# PROBLEM TO WORK ON
Print the data exactly as written, line for line, and leave its pictures behind.

(Dataset entries)
*** Block opens ***

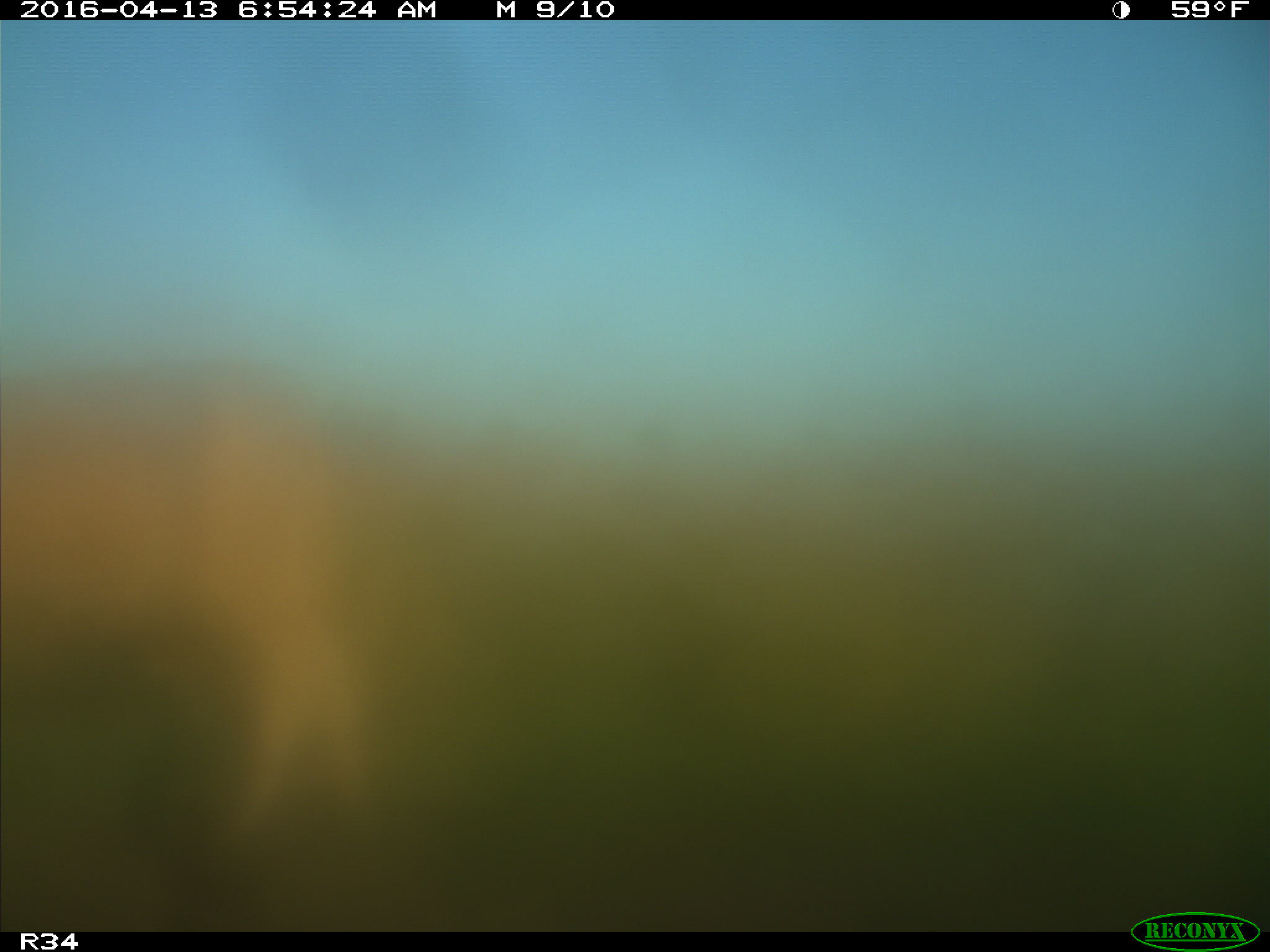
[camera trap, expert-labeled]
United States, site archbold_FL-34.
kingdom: Animalia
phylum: Chordata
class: Mammalia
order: Artiodactyla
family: Bovidae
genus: Bos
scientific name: Bos taurus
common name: domestic cow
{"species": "Bos taurus (domestic cow)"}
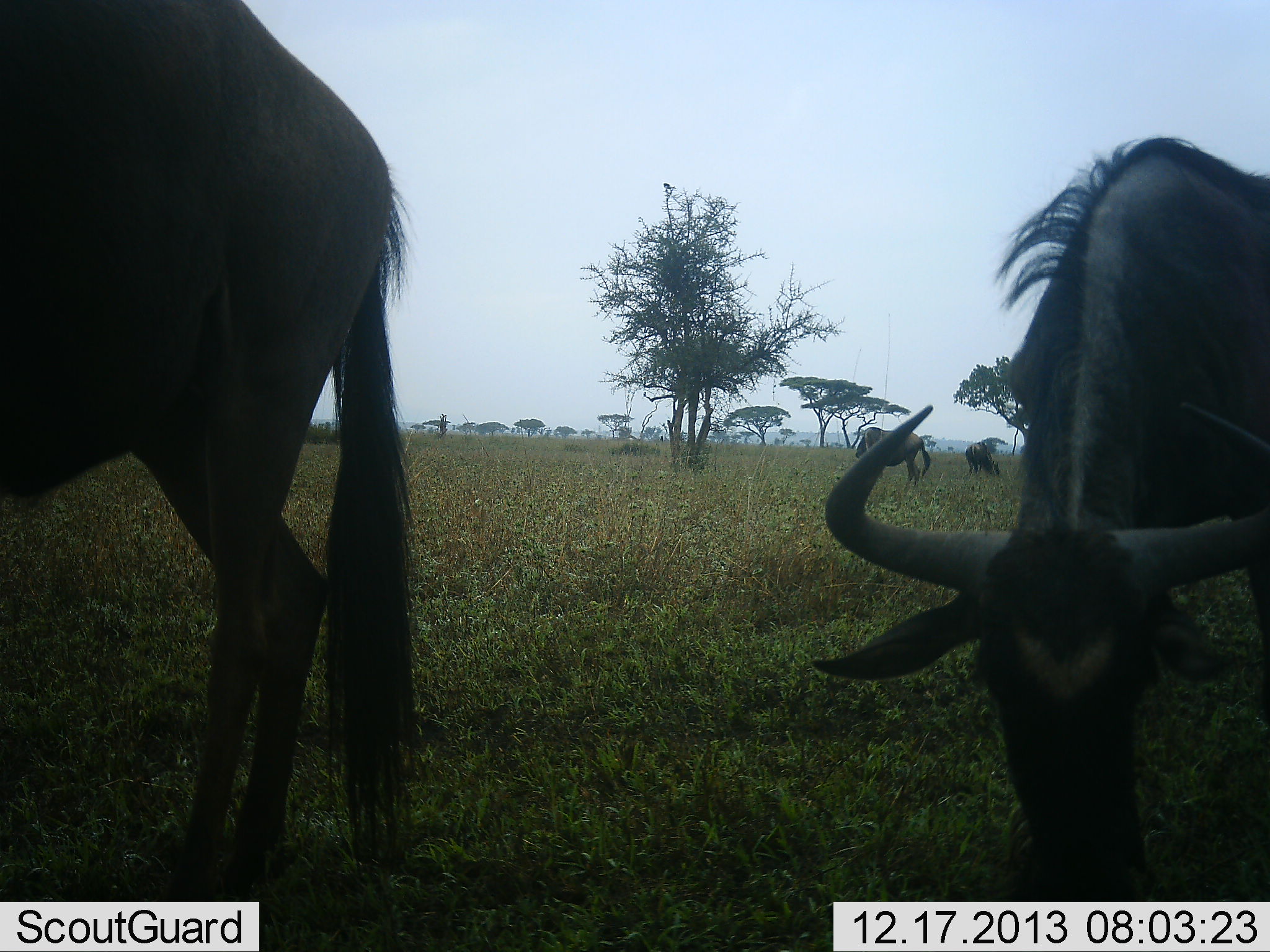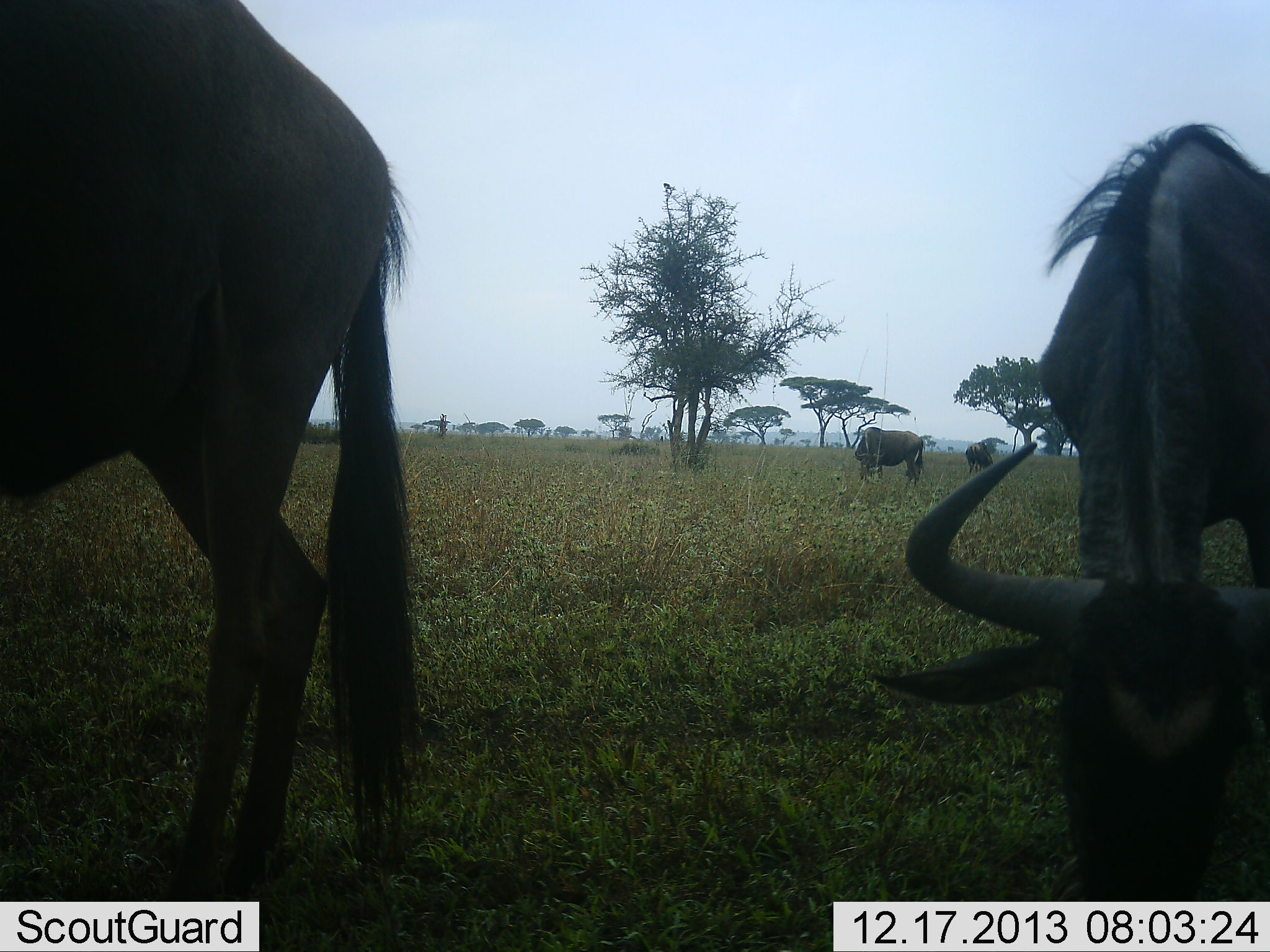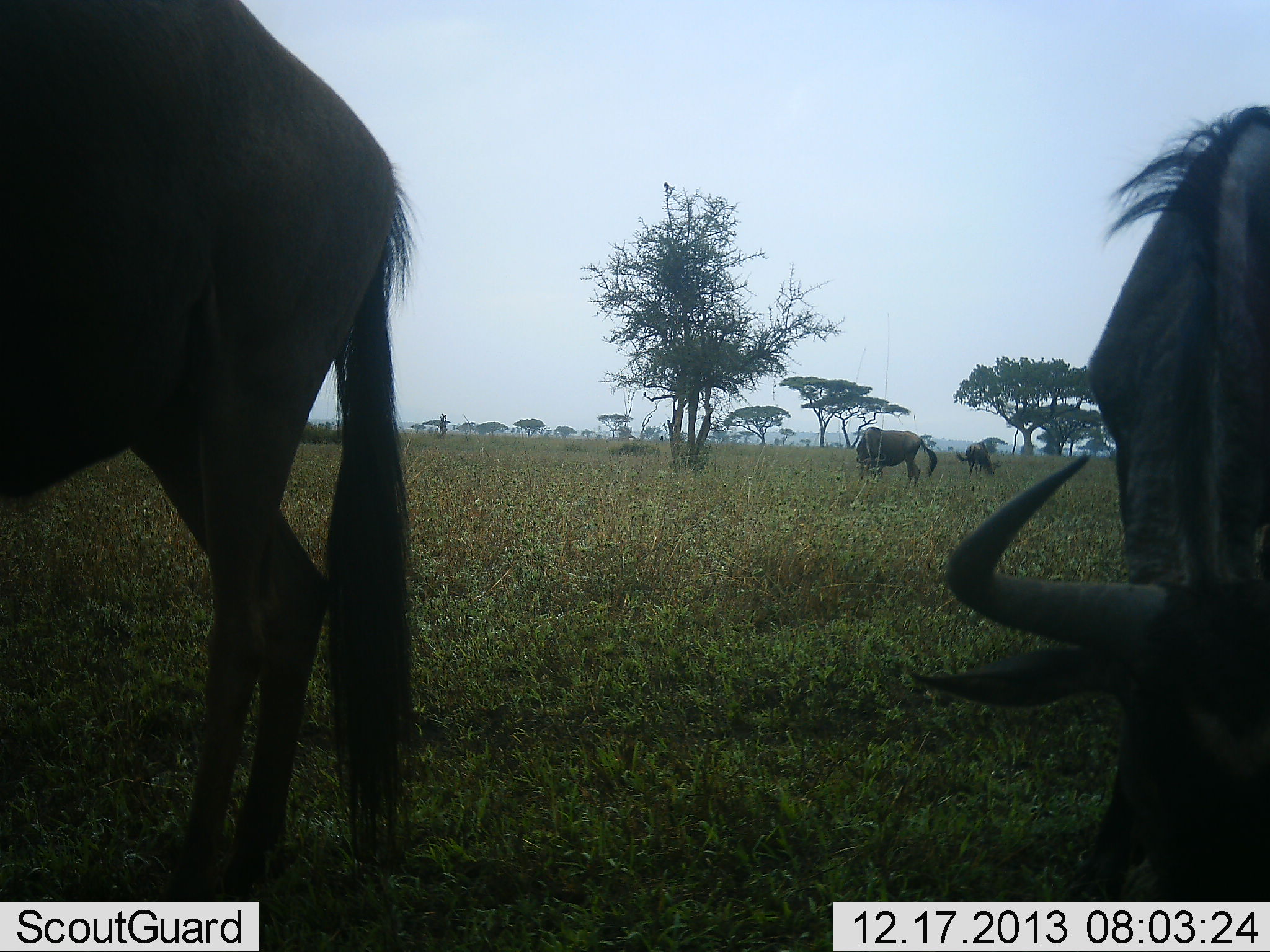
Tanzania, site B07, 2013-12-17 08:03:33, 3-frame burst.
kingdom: Animalia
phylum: Chordata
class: Mammalia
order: Artiodactyla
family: Bovidae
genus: Connochaetes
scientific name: Connochaetes taurinus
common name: blue wildebeest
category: wildebeest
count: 4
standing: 50%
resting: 10%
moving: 0%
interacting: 0%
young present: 0%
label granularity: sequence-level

*** Block closes ***

# TASK RESULT
[camera trap, expert-labeled]
United States, site archbold_FL-34.
kingdom: Animalia
phylum: Chordata
class: Mammalia
order: Artiodactyla
family: Bovidae
genus: Bos
scientific name: Bos taurus
common name: domestic cow
{"species": "Bos taurus (domestic cow)"}
Tanzania, site B07, 2013-12-17 08:03:33, 3-frame burst.
kingdom: Animalia
phylum: Chordata
class: Mammalia
order: Artiodactyla
family: Bovidae
genus: Connochaetes
scientific name: Connochaetes taurinus
common name: blue wildebeest
category: wildebeest
count: 4
standing: 50%
resting: 10%
moving: 0%
interacting: 0%
young present: 0%
label granularity: sequence-level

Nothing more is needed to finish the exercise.